Indeed, Plaintiff could hardly effectively litigate the case without receiving
this discovery. The Court finds that the balancing of interests tilts decisively
in favor of Plaintiff.
The cases cited by Ferrera are inapposite. El Dorado Savings & Loan v. Superior
Court (1987) 190 Cal.App.3d 342 involved the personnel file of a
non-party. Saddleback Community
Hospital v. Superior Court (1984) 158 Cal.App.3d 206—cited by Ferrera as
part of a block quote in El Dorado—was a malpractice action in which
plaintiff sought the personnel files of 37 employees who treated
plaintiff. These cases are a far cry
from the present one, where the personnel file is that of a named defendant and
the file relates directly and critically to the key disputed issues under
consideration. Moreover, the California
Supreme Court disapproved of the privacy analysis set forth in El Dorado
Savings & Loan. (Williams v.
Superior Court (2017) 3 Cal.5th 531, 557 & n. 8.)

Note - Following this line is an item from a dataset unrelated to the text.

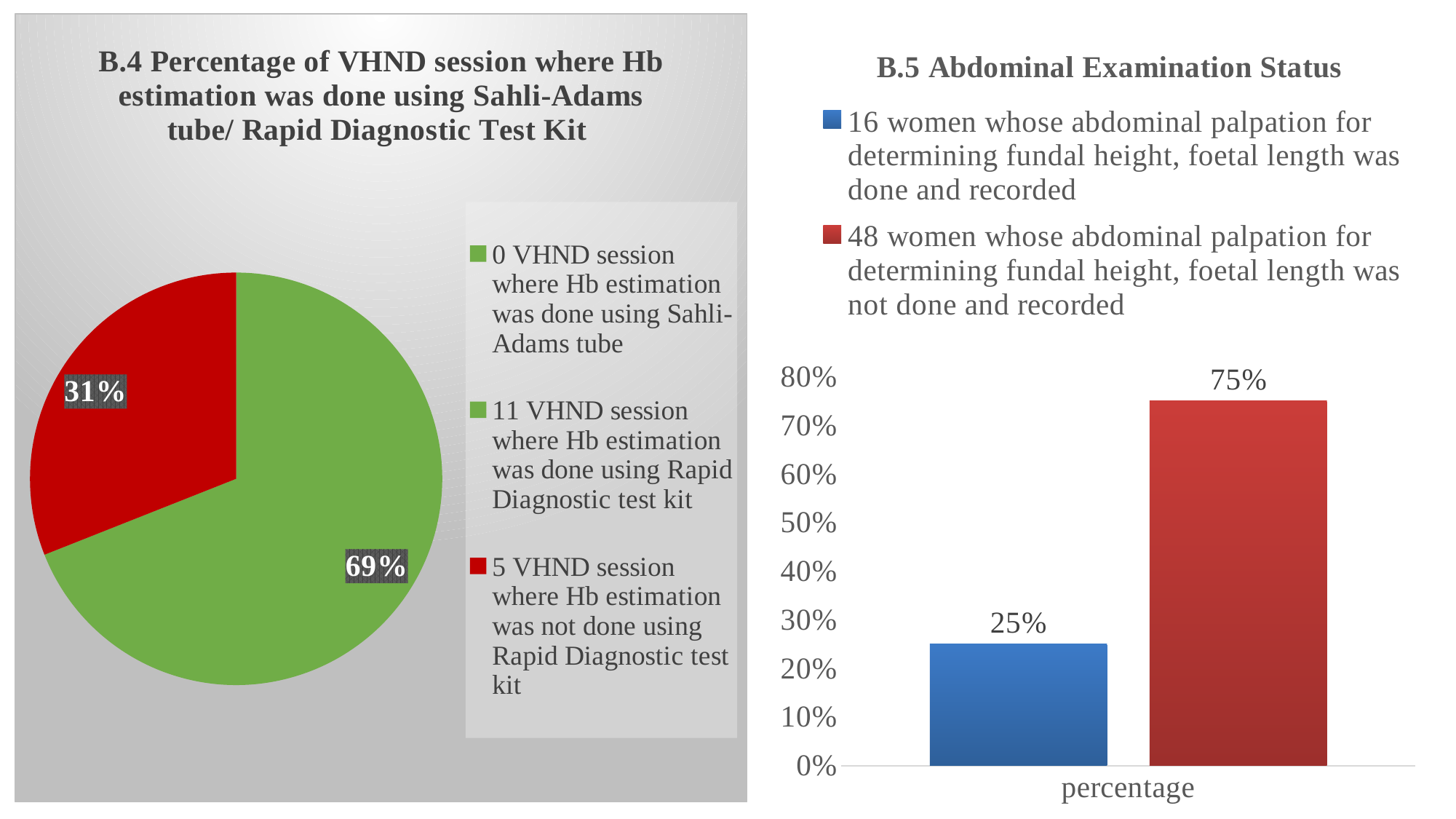
In the B.4 chart, what percentage is shown for the 5 VHND sessions where Hb estimation was not done using Rapid Diagnostic test kit? 31% In the B.5 Abdominal Examination Status chart, what percentage is shown for the 16 women whose abdominal palpation was done and recorded? 25% What kind of chart is B.5 Abdominal Examination Status? Bar chart In the B.5 chart, what is the difference between the 75% bar and the 25% bar? 50% How many entries does the legend of the B.4 chart list? 3 In the B.5 Abdominal Examination Status chart, what percentage is shown for the 48 women whose abdominal palpation was not done and recorded? 75% In the B.4 chart, what percentage is shown for the 11 VHND sessions where Hb estimation was done using Rapid Diagnostic test kit? 69% How many bars are plotted in the B.5 Abdominal Examination Status chart? 2 In the B.5 chart, which group has the higher percentage? 48 women whose abdominal palpation was not done and recorded In the B.4 chart, what is the difference between the 69% slice and the 31% slice? 38% In the B.4 chart, which colour represents the VHND sessions where Hb estimation was done using Rapid Diagnostic test kit? Green What kind of chart is B.4? Pie chart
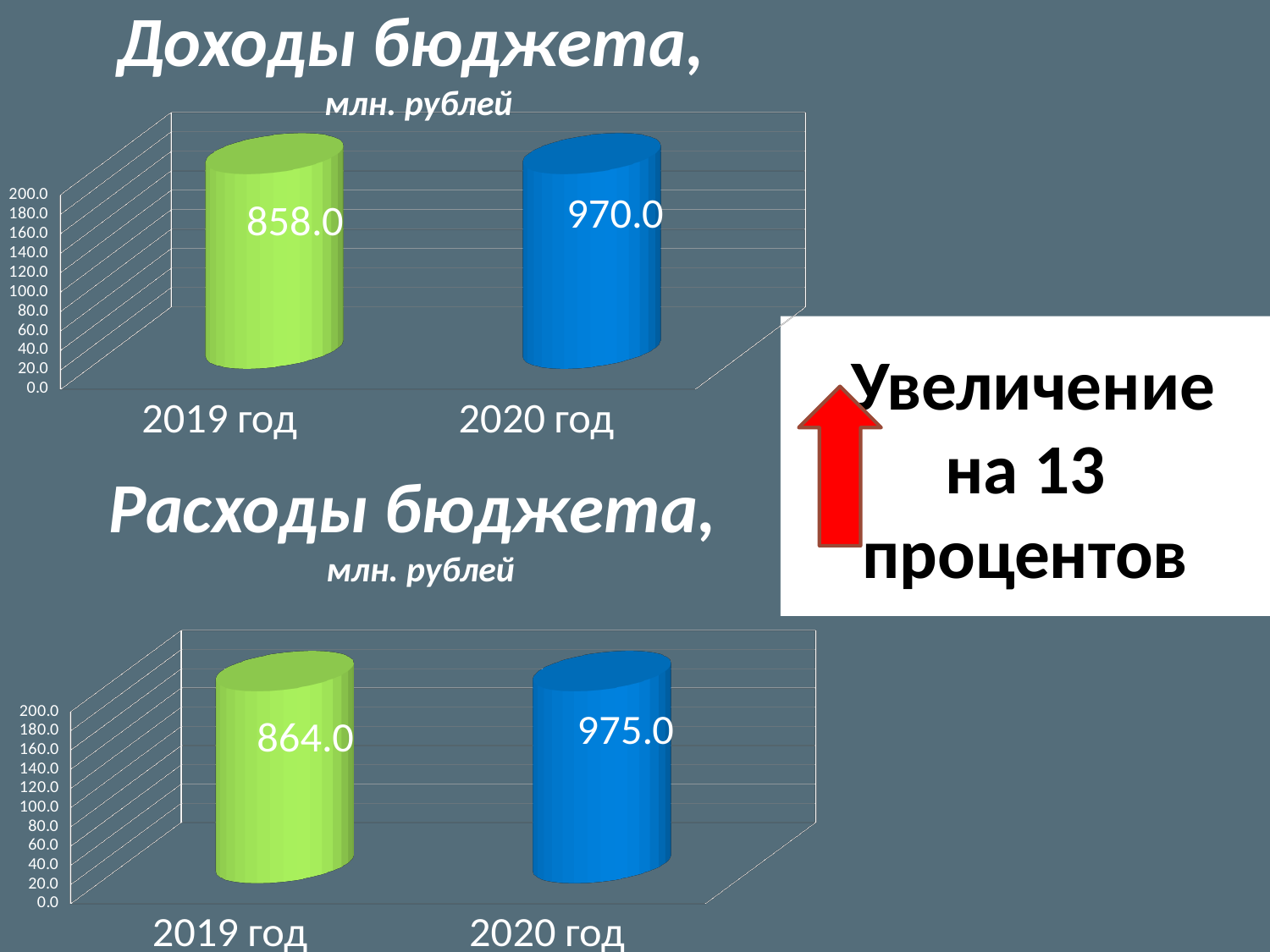
In the chart titled "Расходы бюджета", what is the value for 2020 год? 975.0 In the chart titled "Доходы бюджета", what is the difference between the 2020 год and 2019 год values? 112.0 What kind of chart is the chart titled "Расходы бюджета"? bar chart In the chart titled "Доходы бюджета", what is the value for 2020 год? 970.0 In the chart titled "Расходы бюджета", which year has the lower value? 2019 год In the chart titled "Доходы бюджета", which year has the higher value? 2020 год How many categories are shown in the chart titled "Доходы бюджета"? 2 In the chart titled "Расходы бюджета", what is the value for 2019 год? 864.0 In the chart titled "Расходы бюджета", is the value for 2020 год larger or smaller than the value for 2019 год? larger In the chart titled "Доходы бюджета", what is the value for 2019 год? 858.0 In the chart titled "Доходы бюджета", do the values rise or fall from 2019 год to 2020 год? rise In the chart titled "Расходы бюджета", what is the difference between the 2020 год and 2019 год values? 111.0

In addition, Plaintiff has offered to enter into a
stipulated order to maintain the confidentiality of sensitive materials. (Opp.,
pg. 8:19-20.) Thus, any potential infringement on Defendant’s privacy interest
would be ameliorated by that confidentiality order. Plaintiff, on the other
hand, has a strong interest in ascertaining the truth in connection with these
proceedings. (See Hill v. National Collegiate Athletic Assn. (1994) 7
Cal.4th 1, 38 [“Invasion of a privacy interest is not a violation of the state
constitutional right to privacy if the invasion is justified by a competing
interest].)
Sanctions
The court shall impose a monetary sanction against any
party, person, or attorney who unsuccessfully makes or opposes a motion for
protective order, unless it finds that the one subject to the sanction acted
with substantial justification or that other circumstances make the imposition
of the sanction unjust. (Code Civ. Proc., §§ 2017.020(b), 2025.420(h),
2030.090(d), 2031.060(h), 2033.080(d).)
As
the Court denies the motion, the Court DENIES Ferrera’s request for sanctions
against Plaintiff.
Plaintiff
seeks sanctions against Ferrera. The
Court denies the request on the basis that Ferrera acted with substantial justification and that other
circumstances make the imposition of the sanction unjust. Ferrera
sought to vindicate a legitimate privacy concern. Moreover, Ferrera asked not simply to deny
the discovery outright but to limit it.
These facts militate against an award of sanctions.